§ Trecho do documento:
• • • • •
Vera, 9 anos, é a menor dos meus três filhos. Nesse último final de semana, levei-a à Bienal Internacional do Livro, em São Paulo. Fomos no sábado e ficamos lá até domingo. O tempo passou rápido e, terminado o período de descanso, logo após o almoço, resolvi voltar para Itu. A decisão de partirmos foi acertada; nesse horário a estrada está ainda bem tranqüila e sem grandes movimentos. Em menos de uma hora já estávamos de volta.
No sábado, quando chegamos à capital, logo encostei o carro num local próximo ao prédio onde costumamos ficar hospedados. Logo em seguida, fomos retirar as bagagens do porta-malas: bola, skate, malas, caixa de jogos, tênis e mais um monte de coisas de criança. Enquanto eu tirava os pertences todos que minha filha havia levado, percebi que ela procurava algo nos bolsos da roupa. Procurou em um deles, no outro, nos bolsos traseiros e, como não encontrou nada, logo me disse: "deixa-me abrir a mala azul, porque preciso pegar uma coisa na roupa que usei ontem". Achei estranho ela querer pegar ali e não no apartamento, mas dada à insistência, concordei. Ela pegou uma bermuda rosa que usara e logo foi vasculhando os bolsos traseiros. Achou algumas cédulas enroladas uma à outra e também umas moedas.
Pegou as moedas e caminhou apressadamente uns dez metros em direção às grades de proteção do estacionamento de um supermercado vizinho. Entregou o dinheiro nas mãos de um velho senhor, barbado, maltrapilho, morador de rua, mais de sessenta anos, e que estava deitado na calçada, ao lado da mureta. Fiquei comovido pela iniciativa dela e, logo que ela retornou, perguntei-lhe porque havia dado as moedas ao velho senhor. Então, ela me disse que ele freqüentemente está deitado ali e que, quando ela passa e tem moedas nos bolsos, ela sempre entrega algumas a ele.
• • • • •
§ Dados do exercício:
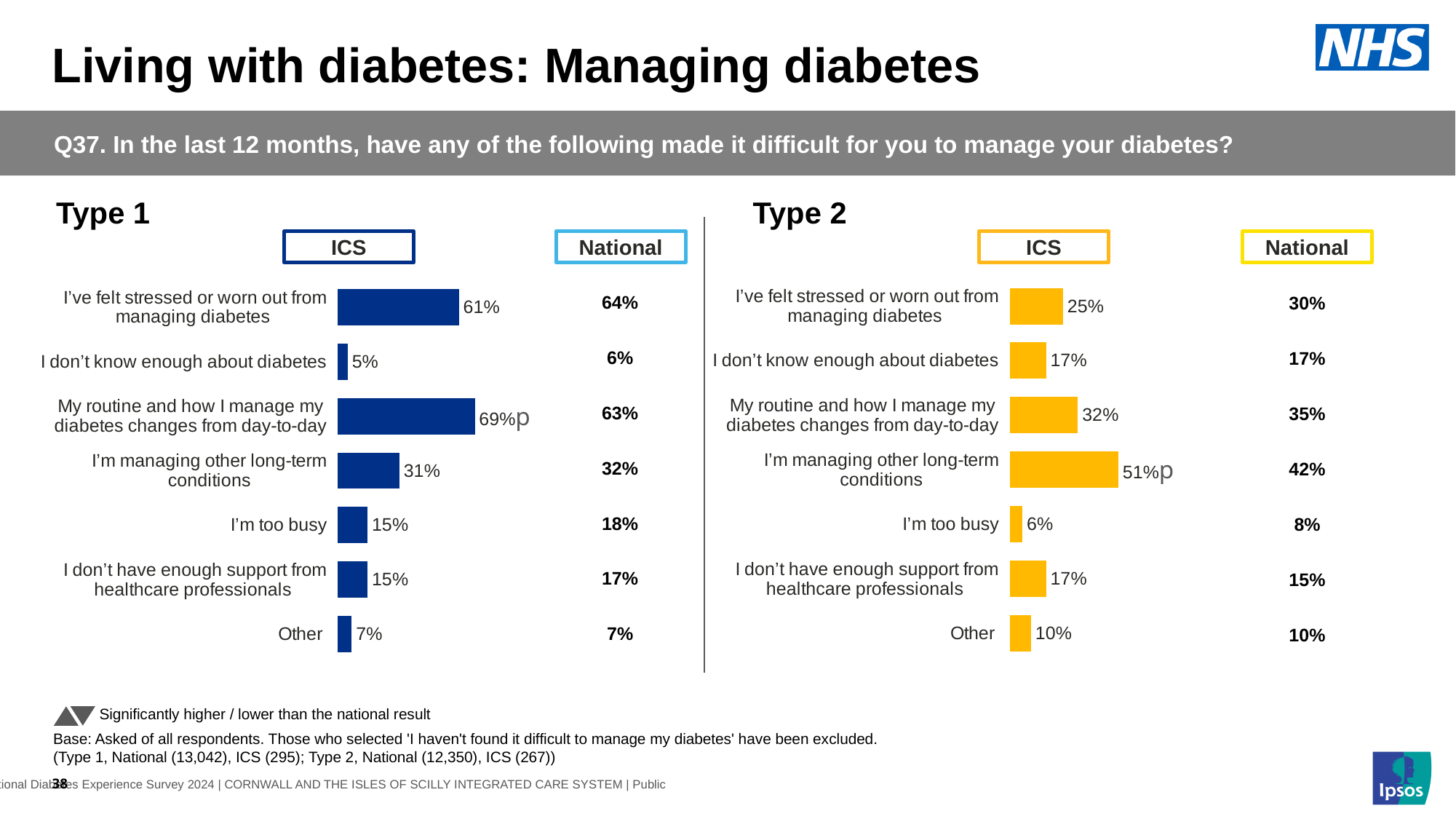
What colour are the ICS bars in the Type 2 chart? Yellow In the Type 2 chart, what is the ICS value for 'I'm managing other long-term conditions'? 51% In the Type 1 chart, what is the ICS value for 'I've felt stressed or worn out from managing diabetes'? 61% In the Type 2 chart, what is the National value for 'My routine and how I manage my diabetes changes from day-to-day'? 35% In the Type 1 chart, what is the difference between the ICS and National values for 'My routine and how I manage my diabetes changes from day-to-day'? 6 percentage points In the Type 2 chart, which category has the lowest ICS value? I'm too busy In the Type 2 chart, what is the difference between the ICS and National values for 'I'm managing other long-term conditions'? 9 percentage points In the Type 2 chart, is the ICS value for 'I've felt stressed or worn out from managing diabetes' larger or smaller than the National value? smaller What type of chart is used to show the ICS values on this slide? Bar chart How many categories are shown in the Type 1 chart? 7 In the Type 1 chart, which category has the highest ICS value? My routine and how I manage my diabetes changes from day-to-day In the Type 1 chart, what is the National value for 'I'm too busy'? 18%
• • • • •
Troque "menor" por "caçula" no relato e reescreva a parte que começa em "Vera, 9 anos, é" e termina em "estávamos de volta.".

Vera, 9 anos, é a caçula dos meus três filhos. Nesse último final de semana, levei-a à Bienal Internacional do Livro, em São Paulo. Fomos no sábado e ficamos lá até domingo. O tempo passou rápido e, terminado o período de descanso, logo após o almoço, resolvi voltar para Itu. A decisão de partirmos foi acertada; nesse horário a estrada está ainda bem tranqüila e sem grandes movimentos. Em menos de uma hora já estávamos de volta.